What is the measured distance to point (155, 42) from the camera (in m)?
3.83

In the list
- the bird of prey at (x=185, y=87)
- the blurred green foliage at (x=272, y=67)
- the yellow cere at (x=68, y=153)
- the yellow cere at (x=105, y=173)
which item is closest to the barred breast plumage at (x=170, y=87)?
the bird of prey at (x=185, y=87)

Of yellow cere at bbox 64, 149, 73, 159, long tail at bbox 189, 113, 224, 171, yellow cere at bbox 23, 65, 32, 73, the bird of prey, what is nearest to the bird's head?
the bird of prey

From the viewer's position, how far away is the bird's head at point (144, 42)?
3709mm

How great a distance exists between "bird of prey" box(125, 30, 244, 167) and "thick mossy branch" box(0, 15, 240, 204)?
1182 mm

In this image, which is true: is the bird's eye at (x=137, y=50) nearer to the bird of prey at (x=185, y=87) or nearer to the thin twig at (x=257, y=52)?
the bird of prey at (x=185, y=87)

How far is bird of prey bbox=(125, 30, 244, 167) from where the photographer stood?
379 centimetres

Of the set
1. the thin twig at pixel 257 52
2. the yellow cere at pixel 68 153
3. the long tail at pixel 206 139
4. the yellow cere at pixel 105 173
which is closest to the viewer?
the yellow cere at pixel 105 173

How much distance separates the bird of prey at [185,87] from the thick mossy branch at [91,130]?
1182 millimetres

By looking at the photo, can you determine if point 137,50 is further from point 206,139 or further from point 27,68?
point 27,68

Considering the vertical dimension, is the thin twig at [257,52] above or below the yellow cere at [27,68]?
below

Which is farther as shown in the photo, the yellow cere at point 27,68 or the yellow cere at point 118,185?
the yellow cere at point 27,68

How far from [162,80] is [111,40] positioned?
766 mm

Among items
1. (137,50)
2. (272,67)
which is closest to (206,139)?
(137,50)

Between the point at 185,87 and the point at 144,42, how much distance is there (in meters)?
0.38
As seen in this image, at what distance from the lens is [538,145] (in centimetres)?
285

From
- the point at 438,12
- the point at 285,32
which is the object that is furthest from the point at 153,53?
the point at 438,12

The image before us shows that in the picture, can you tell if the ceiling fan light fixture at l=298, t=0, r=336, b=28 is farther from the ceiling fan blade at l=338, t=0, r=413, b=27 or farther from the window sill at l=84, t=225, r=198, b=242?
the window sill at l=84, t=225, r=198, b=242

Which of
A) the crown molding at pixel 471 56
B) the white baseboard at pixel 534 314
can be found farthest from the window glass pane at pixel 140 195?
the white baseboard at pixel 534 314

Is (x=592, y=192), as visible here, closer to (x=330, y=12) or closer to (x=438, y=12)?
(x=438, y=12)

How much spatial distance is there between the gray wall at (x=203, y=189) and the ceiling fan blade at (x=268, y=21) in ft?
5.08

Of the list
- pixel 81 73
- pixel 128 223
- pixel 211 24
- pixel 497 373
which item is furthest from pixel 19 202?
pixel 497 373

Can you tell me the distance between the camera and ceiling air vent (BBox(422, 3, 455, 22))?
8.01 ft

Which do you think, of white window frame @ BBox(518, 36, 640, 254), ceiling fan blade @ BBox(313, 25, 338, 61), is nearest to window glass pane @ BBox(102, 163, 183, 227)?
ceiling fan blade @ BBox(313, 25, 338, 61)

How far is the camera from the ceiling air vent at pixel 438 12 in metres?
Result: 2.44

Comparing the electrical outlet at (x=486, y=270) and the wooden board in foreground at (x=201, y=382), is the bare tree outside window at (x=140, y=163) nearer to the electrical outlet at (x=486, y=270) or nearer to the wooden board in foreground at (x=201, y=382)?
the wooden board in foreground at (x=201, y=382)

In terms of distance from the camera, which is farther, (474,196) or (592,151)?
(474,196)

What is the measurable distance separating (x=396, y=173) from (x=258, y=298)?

※

■ Aim of the task
Starting at the line that contains "Between the point" and ending at the last line of the listing, write those lines out again with "electrical outlet" changed to "power socket" and nothing else altered.

■ Solution to this exercise
Between the point at 185,87 and the point at 144,42, how much distance is there (in meters)?
0.38
As seen in this image, at what distance from the lens is [538,145] (in centimetres)?
285

From
- the point at 438,12
- the point at 285,32
which is the object that is furthest from the point at 153,53?
the point at 438,12

The image before us shows that in the picture, can you tell if the ceiling fan light fixture at l=298, t=0, r=336, b=28 is farther from the ceiling fan blade at l=338, t=0, r=413, b=27 or farther from the window sill at l=84, t=225, r=198, b=242?
the window sill at l=84, t=225, r=198, b=242

Which of
A) the crown molding at pixel 471 56
B) the white baseboard at pixel 534 314
can be found farthest from the window glass pane at pixel 140 195?
the white baseboard at pixel 534 314

Is (x=592, y=192), as visible here, closer to (x=330, y=12) or closer to (x=438, y=12)?
(x=438, y=12)

How much spatial distance is there between the gray wall at (x=203, y=189) and the ceiling fan blade at (x=268, y=21) in ft?
5.08

Of the list
- pixel 81 73
- pixel 128 223
- pixel 211 24
- pixel 497 373
which item is furthest from pixel 19 202?
pixel 497 373

Can you tell me the distance between the camera and ceiling air vent (BBox(422, 3, 455, 22))?
8.01 ft

Which do you think, of white window frame @ BBox(518, 36, 640, 254), ceiling fan blade @ BBox(313, 25, 338, 61), is nearest to window glass pane @ BBox(102, 163, 183, 227)?
ceiling fan blade @ BBox(313, 25, 338, 61)

How far is the camera from the ceiling air vent at pixel 438 12 in metres?
Result: 2.44

Comparing the power socket at (x=486, y=270) and the wooden board in foreground at (x=201, y=382), is the bare tree outside window at (x=140, y=163) nearer to the power socket at (x=486, y=270) or nearer to the wooden board in foreground at (x=201, y=382)?
the wooden board in foreground at (x=201, y=382)

In terms of distance from the camera, which is farther, (474,196) or (592,151)?
(474,196)

What is the measurable distance separating (x=396, y=173) from (x=258, y=298)?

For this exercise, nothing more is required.